• **Texte à lire**:
La comtesse, profitant des derniers beaux jours, alla passer une semaine à Saint-Ouen, d’où elle écrit la lettre suivante :


« Ce 19 octobre


» Dieu veuille, mon cher Vincent, que tu arrives bientôt à Brody et que tu en partes bien promptement, car je ne puis vivre contente sans toi, un sentiment aussi intime que le nôtre est nécessaire à mon existence… La nature m’a placée parmi les créatures qui ne peuvent supporter la vie, si on leur ôte le compagnon auquel elles se sont attachées. Ouvre un dictionnaire d’histoire naturelle, tu en trouveras la nomenclature et tu m’inscriras à la fin.

» Hier lundi il a fait beau temps ; l’orangerie est rentrée ; nous nous y sommes promenées, le jardinier l’a fort bien arrangée ; il a fait au milieu un amphithéâtre de mousse rempli de vases de fleurs, et il l’a sablée. Cette vue, en m’y promenant, me jette dans la rêverie ; je pense à celle de Kowalowka, lieu où j’ai éprouvé tant de bonheur et tant de malheurs.

« L’île, le grand érable, les coteaux couronnés de fleurs sont devant mes yeux ; je les parcours avec toi, jetant un regard sur le passé. Je vois, étant au bout de la carrière, tout ce que j’ai perdu dans ma route, je voudrais retourner sur mes pas et reprendre mes trésors !…

» Adieu, mon Vincent, ménage-toi, aime-moi et arrive. Je t’embrasse de toute la puissance de mon âme. »


Deux jours après cette lettre, Hélène quitta Saint-Ouen pour rentrer à Paris. Elle était en parfaite santé, quand, tout à coup, dans la nuit du 30 octobre, elle fut prise de douleurs subites, suivies de graves accidents. Elle expira au bout de douze heures, sans avoir senti les approches de la mort.


Par une dispensation singulière de la Providence, elle rendit le dernier soupir dans les bras de l’enfant qu’elle avait si longtemps abandonnée, et loin de celui qu’elle avait si fidèlement aimé.


La comtesse fut inhumée au cimetière du Père-Lachaise. Les médecins attribuèrent sa fin foudroyante à une maladie interne aggravée par ses fréquents voyages en Pologne, à une époque où sa santé exigeait de grands ménagements. Ainsi la pauvre Hélène paya en quelque sorte de sa vie l’amour passionné qui la dévora jusqu’à son dernier souffle.


Dès que le comte François eut appris par Sidonie la fatale nouvelle, il accourut auprès de son père, qu’il trouva dans un grand désespoir. Il ne pouvait s’occuper que des objets qui lui rappelaient sa femme. Il classa lui-même toutes les lettres et écrivit au bas de la dernière ces mots : « O douleur ! cette lettre est la dernière que j’ai reçue ; elle est morte et mon bonheur avec elle !… »

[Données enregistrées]
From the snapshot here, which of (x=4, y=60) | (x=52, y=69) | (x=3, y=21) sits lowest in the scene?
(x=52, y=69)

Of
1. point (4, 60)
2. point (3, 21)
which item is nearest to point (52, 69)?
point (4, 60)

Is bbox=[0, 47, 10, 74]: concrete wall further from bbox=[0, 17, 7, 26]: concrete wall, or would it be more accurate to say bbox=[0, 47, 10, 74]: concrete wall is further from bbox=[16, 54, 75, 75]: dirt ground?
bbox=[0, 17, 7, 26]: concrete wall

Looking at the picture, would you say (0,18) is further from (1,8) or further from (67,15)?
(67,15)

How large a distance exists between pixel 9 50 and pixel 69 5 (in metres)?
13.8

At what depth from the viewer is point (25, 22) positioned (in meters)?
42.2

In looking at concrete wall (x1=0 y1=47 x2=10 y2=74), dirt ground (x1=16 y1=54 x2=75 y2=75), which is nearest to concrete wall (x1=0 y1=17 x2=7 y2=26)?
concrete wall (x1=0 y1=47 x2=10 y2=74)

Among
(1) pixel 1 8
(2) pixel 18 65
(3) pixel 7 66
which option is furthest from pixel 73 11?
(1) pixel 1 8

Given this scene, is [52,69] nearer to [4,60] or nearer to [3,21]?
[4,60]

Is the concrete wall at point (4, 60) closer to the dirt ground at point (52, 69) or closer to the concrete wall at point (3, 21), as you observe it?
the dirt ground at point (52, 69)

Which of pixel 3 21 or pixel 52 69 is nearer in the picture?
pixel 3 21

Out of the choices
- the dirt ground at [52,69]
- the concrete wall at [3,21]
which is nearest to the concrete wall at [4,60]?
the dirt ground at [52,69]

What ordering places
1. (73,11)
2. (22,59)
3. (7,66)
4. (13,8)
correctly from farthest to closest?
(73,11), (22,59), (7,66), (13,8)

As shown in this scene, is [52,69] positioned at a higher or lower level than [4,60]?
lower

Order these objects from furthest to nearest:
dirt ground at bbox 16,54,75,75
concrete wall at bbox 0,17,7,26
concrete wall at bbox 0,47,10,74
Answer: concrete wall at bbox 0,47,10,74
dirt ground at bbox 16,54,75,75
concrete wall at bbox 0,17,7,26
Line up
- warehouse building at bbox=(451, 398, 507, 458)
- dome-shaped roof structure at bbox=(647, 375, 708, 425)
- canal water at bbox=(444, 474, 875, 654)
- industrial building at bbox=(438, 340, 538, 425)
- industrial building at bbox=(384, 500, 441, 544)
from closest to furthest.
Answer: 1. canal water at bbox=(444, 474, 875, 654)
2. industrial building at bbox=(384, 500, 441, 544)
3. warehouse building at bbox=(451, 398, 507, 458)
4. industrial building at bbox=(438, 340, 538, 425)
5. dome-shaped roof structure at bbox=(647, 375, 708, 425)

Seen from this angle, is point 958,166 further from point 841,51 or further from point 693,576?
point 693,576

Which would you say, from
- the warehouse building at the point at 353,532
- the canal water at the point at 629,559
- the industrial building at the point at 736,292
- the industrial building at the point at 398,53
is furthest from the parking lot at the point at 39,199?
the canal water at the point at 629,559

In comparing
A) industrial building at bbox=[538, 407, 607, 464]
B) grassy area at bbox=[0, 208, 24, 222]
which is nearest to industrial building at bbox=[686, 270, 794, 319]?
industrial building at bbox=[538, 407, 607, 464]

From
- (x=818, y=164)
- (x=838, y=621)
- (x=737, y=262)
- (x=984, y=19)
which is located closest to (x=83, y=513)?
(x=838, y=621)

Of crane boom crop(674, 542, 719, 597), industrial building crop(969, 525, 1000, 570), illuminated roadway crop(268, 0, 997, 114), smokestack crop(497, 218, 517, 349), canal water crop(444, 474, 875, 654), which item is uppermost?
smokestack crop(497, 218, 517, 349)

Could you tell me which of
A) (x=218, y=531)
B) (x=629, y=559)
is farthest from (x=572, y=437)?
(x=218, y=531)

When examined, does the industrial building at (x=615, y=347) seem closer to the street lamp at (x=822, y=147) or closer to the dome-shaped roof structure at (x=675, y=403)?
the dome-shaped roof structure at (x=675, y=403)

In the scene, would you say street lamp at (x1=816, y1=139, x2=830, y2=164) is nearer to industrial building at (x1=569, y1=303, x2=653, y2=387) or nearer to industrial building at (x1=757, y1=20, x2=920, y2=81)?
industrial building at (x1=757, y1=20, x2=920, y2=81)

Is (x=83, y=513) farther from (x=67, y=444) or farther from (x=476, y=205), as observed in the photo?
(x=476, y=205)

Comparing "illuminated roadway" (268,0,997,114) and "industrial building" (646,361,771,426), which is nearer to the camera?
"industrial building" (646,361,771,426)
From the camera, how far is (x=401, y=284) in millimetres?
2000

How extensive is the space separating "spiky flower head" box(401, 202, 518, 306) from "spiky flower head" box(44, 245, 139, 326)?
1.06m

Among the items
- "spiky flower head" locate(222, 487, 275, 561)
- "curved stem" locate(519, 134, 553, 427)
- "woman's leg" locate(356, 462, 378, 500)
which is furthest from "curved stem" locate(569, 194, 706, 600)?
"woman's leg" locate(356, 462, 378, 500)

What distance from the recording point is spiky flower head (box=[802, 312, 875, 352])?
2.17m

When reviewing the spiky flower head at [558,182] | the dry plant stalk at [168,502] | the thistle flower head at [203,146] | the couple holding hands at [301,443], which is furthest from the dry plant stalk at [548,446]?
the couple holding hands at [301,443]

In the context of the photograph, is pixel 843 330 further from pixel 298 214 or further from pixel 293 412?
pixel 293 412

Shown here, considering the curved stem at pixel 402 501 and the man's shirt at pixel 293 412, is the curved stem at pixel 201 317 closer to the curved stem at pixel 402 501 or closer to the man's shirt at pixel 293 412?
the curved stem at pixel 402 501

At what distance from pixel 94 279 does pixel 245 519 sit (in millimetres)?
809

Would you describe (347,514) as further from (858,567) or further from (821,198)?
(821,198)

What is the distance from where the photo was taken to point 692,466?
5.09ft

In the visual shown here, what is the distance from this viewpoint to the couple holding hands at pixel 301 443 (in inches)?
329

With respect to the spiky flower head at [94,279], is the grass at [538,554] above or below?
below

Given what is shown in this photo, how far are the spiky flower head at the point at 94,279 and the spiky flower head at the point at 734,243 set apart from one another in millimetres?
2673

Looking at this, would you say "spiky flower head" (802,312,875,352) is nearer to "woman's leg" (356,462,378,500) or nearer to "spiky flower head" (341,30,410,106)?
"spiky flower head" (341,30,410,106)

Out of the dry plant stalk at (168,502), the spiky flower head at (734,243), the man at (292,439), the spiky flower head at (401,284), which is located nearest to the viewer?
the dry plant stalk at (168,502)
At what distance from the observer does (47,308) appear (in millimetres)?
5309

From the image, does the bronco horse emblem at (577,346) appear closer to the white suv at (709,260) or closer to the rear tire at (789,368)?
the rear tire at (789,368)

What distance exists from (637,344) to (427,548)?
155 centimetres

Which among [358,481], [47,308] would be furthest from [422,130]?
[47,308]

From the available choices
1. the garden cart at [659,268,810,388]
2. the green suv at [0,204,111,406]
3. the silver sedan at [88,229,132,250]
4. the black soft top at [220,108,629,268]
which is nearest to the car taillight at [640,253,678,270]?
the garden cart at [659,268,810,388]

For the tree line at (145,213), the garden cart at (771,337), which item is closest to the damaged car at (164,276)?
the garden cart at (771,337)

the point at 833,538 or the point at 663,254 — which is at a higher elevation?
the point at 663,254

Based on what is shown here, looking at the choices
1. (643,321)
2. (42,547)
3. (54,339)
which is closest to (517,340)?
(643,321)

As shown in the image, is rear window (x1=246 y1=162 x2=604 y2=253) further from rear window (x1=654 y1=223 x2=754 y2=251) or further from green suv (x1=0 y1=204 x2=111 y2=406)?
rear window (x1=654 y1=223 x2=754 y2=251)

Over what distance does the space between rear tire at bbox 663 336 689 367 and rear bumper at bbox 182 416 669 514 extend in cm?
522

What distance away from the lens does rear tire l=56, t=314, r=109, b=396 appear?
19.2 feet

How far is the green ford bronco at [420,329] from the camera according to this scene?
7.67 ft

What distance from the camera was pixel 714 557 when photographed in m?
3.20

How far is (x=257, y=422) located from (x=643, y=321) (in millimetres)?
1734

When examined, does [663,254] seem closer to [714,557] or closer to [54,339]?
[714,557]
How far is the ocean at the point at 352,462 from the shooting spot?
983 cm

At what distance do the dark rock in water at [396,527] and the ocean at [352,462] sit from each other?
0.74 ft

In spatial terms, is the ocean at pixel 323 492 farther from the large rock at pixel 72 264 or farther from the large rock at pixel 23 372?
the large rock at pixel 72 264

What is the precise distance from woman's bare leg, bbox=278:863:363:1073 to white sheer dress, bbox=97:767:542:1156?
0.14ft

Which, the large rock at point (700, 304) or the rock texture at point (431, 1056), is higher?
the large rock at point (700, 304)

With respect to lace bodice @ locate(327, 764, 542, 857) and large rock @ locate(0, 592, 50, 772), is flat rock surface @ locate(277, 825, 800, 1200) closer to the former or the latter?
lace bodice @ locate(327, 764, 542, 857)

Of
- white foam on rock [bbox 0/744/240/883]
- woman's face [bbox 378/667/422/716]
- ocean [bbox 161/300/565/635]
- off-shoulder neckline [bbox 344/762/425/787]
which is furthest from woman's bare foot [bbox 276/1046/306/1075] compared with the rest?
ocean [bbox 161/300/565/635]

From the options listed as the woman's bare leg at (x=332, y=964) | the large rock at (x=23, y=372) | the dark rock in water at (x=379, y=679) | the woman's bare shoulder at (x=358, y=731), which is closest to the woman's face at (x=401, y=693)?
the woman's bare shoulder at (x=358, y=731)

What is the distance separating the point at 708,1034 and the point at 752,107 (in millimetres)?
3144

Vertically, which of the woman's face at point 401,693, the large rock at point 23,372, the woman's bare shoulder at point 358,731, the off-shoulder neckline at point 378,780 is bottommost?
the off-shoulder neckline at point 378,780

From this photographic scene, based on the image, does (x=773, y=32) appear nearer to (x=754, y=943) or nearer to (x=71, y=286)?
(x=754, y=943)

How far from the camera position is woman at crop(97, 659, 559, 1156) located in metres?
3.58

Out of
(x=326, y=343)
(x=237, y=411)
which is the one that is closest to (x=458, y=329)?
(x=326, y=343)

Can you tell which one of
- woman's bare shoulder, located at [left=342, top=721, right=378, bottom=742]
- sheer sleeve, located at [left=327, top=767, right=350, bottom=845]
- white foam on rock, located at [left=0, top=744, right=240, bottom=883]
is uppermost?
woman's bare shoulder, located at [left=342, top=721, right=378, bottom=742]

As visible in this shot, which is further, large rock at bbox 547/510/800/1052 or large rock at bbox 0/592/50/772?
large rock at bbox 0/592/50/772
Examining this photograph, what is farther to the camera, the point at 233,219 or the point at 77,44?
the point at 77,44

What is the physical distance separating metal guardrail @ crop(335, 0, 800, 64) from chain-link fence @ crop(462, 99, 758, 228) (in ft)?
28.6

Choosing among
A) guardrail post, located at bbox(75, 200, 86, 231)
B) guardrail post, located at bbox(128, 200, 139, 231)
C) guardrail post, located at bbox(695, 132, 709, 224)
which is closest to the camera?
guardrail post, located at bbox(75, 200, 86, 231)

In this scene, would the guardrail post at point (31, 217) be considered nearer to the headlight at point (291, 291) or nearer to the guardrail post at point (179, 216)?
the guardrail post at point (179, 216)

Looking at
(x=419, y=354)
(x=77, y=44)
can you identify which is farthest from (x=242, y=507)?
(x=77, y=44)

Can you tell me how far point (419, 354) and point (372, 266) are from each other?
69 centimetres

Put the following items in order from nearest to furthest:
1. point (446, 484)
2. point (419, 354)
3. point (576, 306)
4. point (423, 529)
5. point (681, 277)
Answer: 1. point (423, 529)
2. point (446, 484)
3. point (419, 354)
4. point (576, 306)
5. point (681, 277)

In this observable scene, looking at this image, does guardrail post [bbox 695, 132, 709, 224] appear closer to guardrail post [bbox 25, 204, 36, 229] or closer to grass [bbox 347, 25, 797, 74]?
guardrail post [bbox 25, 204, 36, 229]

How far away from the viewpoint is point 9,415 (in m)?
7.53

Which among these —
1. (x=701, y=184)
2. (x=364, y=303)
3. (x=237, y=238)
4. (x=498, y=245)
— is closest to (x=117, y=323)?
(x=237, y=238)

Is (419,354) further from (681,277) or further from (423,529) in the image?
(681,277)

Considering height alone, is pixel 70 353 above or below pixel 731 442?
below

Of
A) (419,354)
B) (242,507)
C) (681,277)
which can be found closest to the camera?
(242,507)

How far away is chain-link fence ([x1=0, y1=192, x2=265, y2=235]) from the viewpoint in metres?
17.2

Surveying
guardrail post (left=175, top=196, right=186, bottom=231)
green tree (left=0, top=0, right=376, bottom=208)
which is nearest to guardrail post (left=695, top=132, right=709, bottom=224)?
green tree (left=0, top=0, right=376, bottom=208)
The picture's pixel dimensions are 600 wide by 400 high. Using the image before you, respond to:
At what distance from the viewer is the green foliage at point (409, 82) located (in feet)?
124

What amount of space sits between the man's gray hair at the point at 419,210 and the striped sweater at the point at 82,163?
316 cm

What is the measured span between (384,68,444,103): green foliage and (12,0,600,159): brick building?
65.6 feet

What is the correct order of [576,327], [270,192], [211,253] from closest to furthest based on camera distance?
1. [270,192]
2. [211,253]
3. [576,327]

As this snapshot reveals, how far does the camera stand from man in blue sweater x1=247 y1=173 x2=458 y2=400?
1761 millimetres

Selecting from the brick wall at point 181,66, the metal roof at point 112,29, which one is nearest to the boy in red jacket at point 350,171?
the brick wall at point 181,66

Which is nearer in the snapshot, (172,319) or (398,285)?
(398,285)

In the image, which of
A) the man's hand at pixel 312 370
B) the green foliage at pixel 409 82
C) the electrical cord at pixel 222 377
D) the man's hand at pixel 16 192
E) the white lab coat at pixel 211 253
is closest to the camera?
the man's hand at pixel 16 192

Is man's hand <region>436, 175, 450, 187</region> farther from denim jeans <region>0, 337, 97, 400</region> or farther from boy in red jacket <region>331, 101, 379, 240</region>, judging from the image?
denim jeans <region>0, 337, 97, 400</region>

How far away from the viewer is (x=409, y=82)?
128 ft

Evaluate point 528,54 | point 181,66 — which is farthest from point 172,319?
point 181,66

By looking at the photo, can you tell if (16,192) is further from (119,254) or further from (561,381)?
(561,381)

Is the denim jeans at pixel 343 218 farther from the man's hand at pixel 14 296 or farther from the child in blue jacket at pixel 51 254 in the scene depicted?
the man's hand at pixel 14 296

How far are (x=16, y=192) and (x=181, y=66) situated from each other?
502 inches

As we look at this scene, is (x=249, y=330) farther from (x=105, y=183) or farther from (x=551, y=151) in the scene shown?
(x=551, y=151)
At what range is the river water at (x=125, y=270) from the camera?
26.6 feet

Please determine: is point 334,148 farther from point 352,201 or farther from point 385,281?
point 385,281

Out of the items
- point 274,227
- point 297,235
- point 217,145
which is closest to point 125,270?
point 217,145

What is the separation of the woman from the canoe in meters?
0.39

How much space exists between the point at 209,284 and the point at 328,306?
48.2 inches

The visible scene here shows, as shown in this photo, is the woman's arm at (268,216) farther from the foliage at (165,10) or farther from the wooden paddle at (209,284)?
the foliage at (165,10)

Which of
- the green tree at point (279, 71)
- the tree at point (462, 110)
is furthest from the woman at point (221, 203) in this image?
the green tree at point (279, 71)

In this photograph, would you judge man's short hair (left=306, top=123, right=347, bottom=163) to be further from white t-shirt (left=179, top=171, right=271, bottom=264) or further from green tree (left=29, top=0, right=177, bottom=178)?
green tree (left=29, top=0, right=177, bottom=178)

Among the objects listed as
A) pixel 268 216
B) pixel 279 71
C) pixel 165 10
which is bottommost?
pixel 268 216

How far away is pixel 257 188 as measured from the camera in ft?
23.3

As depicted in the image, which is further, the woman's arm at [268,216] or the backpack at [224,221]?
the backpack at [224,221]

• **Consignes**:
1. Imprimez le passage du texte sur la comtesse situé entre « Deux jours après » et « son dernier souffle. », ces deux passages inclus.
2. D'après le texte sur la comtesse, dans quel cimetière fut-elle inhumée ?

• **Corrigé**:
1.
Deux jours après cette lettre, Hélène quitta Saint-Ouen pour rentrer à Paris. Elle était en parfaite santé, quand, tout à coup, dans la nuit du 30 octobre, elle fut prise de douleurs subites, suivies de graves accidents. Elle expira au bout de douze heures, sans avoir senti les approches de la mort.


Par une dispensation singulière de la Providence, elle rendit le dernier soupir dans les bras de l’enfant qu’elle avait si longtemps abandonnée, et loin de celui qu’elle avait si fidèlement aimé.


La comtesse fut inhumée au cimetière du Père-Lachaise. Les médecins attribuèrent sa fin foudroyante à une maladie interne aggravée par ses fréquents voyages en Pologne, à une époque où sa santé exigeait de grands ménagements. Ainsi la pauvre Hélène paya en quelque sorte de sa vie l’amour passionné qui la dévora jusqu’à son dernier souffle.

2. Au cimetière du Père-Lachaise.